I like this reference because it is a useful distinction in the U.S. legal system. Statutory law is what the government explicitly makes law, typically by legislative bills signed by governors or the President. It also includes local city and county ordinances and the like. These are explicit rules, formally enforceable in court.
Case-based law, on the other hand, is based on how the courts have decided to interpret the law, based on all existing applicable statutes and prior case law. It is essentially a case-by-case distillation of the entire history of the jurisdiction in the matter at hand. It requires analysis and evaluation of the entire set of applicable laws and prior judgments, and it is the ultimate arbiter when statutory laws are in conflict, such as when state and federal law disagree.
Think of Identity as a combination of statutory and case-based claims. Since identity, in the Identity meta-system, is the sum of all claims about an entity or individual, I think it behooves us to understand more clearly the distinction between statutory and case-based claims.

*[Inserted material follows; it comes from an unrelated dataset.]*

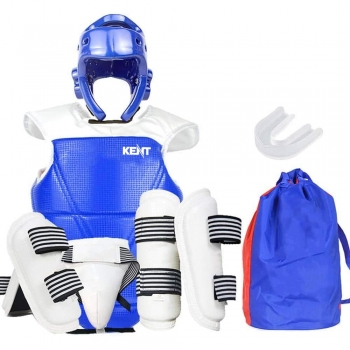 Training Chest and arm protectors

So, I’d like to introduce two new terms into the Identity conversation: “Statutory Identity” and “Case-based Identity”.
Statutory Identity
Statutory Identity is based on the explicit assertions of fact made about me by Identity Providers (IDPs) as to my true nature, e.g., that I am a Sun Microsystems employee (I’m not, btw), of a certain age, or a US citizen. These easily fit into the “claims” architecture of the emerging Identity infrastructure, and Relaying Parties can readily judge the validity of a particular claim based on the authority ascribed to the IDP. For example, the Department of Motor Vehicles is arguably definitive regarding my right to drive, authoritative for my age, but not authoritative for my current employment status.
Case-based Identity
In contrast, Case-based Identity is built from the accumulation of transactions (historical facts) or assertions of opinion/judgment by others. It is emergent or generative and is more a matter of judgment than fact. It is our reputation, as rendered by a particular method or by a particular service based on a knowable and refutable set of data. For example, your credit rating is a construct of one of three credit-bureaus, it represents their judgment about your credit worthiness. Rarely do these three sources agree, often because they base their judgment on varying data. Similarly, eBay generates its own reputation ranking based on feedback from transactions at their service. Both of these reputation architectures are (1) based on real transactions (2) refutable through some appeals process.

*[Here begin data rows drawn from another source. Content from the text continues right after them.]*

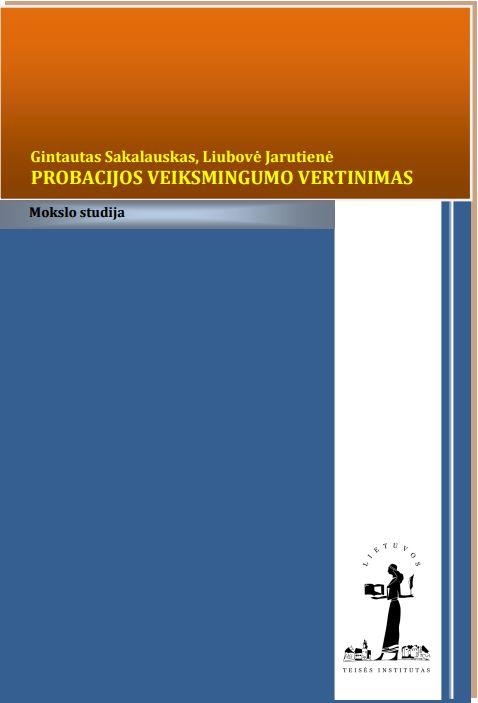 Probacijos veiksmingumo vertinimas viršelis
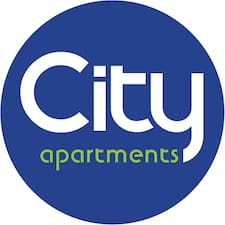 City Apartments User Profile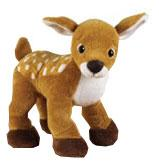 Webkinz Deer Plush Stuffed Animal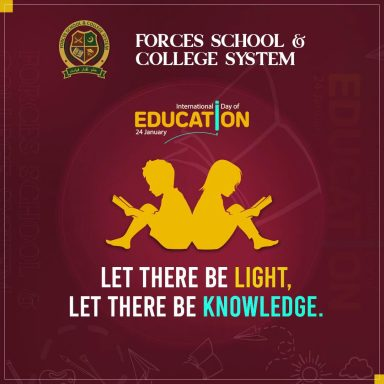 Let there be light, let there be knowledge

The good news is that these underlying data points can readily be communicated via the Identity infrastructure. The bad news is that there is as of yet no clear agreement about how to convert those facts into a reputation. Different folks have ideas, but we lack even a clear conceptual framework.
And yet, my identity is clearly both the factual statutory claims about me and the emergent reputation based on my history. While we have developed an architecture for the first, I think we are only beginning to establish a framework for the latter. Perhaps considering reputation as case-based identity, we can start to outline the components required for such case-based systems to work:
transaction data (potentially including opinions of others)
algorithmic evaluation
refutation process
These may not be the definitive requirements for a reputation system, but they seem to be present in the working systems I know of and are perhaps a good starting point.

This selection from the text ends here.